A sottoscrivere l'intesa sono stati Carlo Cantalamessa, presidente Unione regionale degli Odcec (Ordini dottori commercialisti ed esperti contabili) e Simone Bucchi, presidente del CSV Marche (Centro servizi per il volontariato), nel corso di una conferenza stampa, tenutasi stamane ad Ascoli Piceno, alla Bottega del Terzo settore (vai all'album fotografico della conferenza stampa, sul profilo flickr del CSV).
"L'intesa di oggi, firmata a livello regionale, costituisce un grande passo affinché la categoria dei commercialisti e quella del volontariato operino con il fine comune di dare stabilità e affidabilità al Terzo settore, che nella società attuale ha assunto un ruolo e una crescita sempre più importante, al centro di una recente epocale Riforma - ha spiegato Carlo Cantalamessa, presidente Unione regionale degli Odcec - Nell'essenziale funzione di indirizzo, programmazione e controllo, è fondamentale la redazione, con regole precise, dei rendiconti dei vari enti ed associazioni per dare massima trasparenza e credibilità a tutto il sistema. In questo ruolo c'è bisogno del contributo di professionalità e competenza di noi commercialisti, che siamo pronti a questo, con aggiornamento e formazione, per essere anche al fianco dei soggetti del terzo settore".
"La Riforma del Terzo settore ha fatto emergere sia il bisogno di professionalità, come quelle qui rappresentate dall'Ordine dei commercialisti - ha aggiunto Simone Bucchi, presidente del CSV Marche (Centro servizi per il volontariato) - sia il bisogno che anche loro conoscano meglio il mondo delle associazioni, con le particolarità e le difficoltà del lavoro impegnativo per il territorio... non a caso, firmiamo, questo accordo all'interno della Bottega del Terzo settore, un luogo nel quale si sviluppano processi di welfare anche innovativi.
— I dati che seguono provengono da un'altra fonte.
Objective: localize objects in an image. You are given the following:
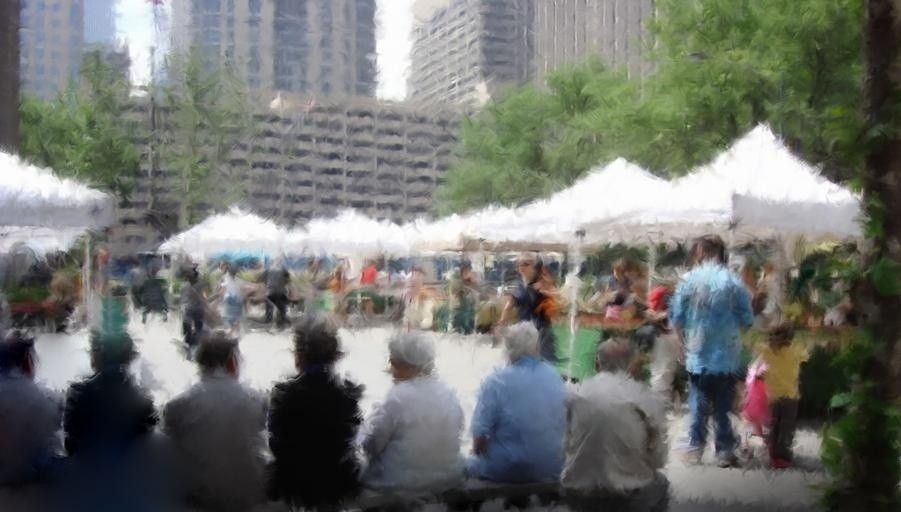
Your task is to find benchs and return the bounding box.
[442,471,559,511]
Credo che questo sodalizio possa portare benefici di più tipo: sul piano appunto delle professionalità e anche per restituire alle associazioni la visione di un mondo organizzato, di un'identità di sistema che aiuta nelle procedure necessarie per adeguarsi alla Riforma"
Premesso che la Riforma ha innovato significativamente la regolamentazione degli enti del Terzo settore, richiedendo agli operatori del settore e ai professionisti nuove e più specifiche conoscenze, e rilevata dai due enti l'utilità di condividere le reciproche esperienze maturate nell'ambito degli enti non profit, l'accordo intende sviluppare un rapporto di collaborazione, anche attraverso gruppi di lavoro dedicati, con molteplici finalità: iniziative di informazione e formazione, a livello territoriale, sui temi inerenti la Riforma del Terzo settore; un confronto tecnico nell'individuazione delle procedure per l'esercizio dell'attività di autocontrollo, secondo quanto previsto a livello normativo e di best practice, da parte del CSV Marche nei confronti dei suoi associati, anche per favorire il coinvolgimento dei commercialisti a livello locale in tale attività; valorizzare le esperienze locali e coglierne le esigenze, anche al fine di formulare al Cndcec e a CSVnet, proposte e suggerimenti per la predisposizione di linee guida di comportamento per gli organi sociali degli enti del Terzo settore e di documenti di best practice nelle aree di comune interesse.
Alla presentazione dell'accordo, che ha durata biennale con possibilità di rinnovo, sono intervenuti, tra agli altri, anche Angelo Davide Galeati, Presidente Fondazione Cassa di Risparmio di Ascoli Piceno, Roberto Museo direttore nazionale CSVnet, Maurizio Postal, consigliere Nazionale Ordine dottori commercialisti ed esperti contabili con delega al Terzo settore, Adriano Vespa, presidente Delegazione provinciale CSV Ascoli Piceno.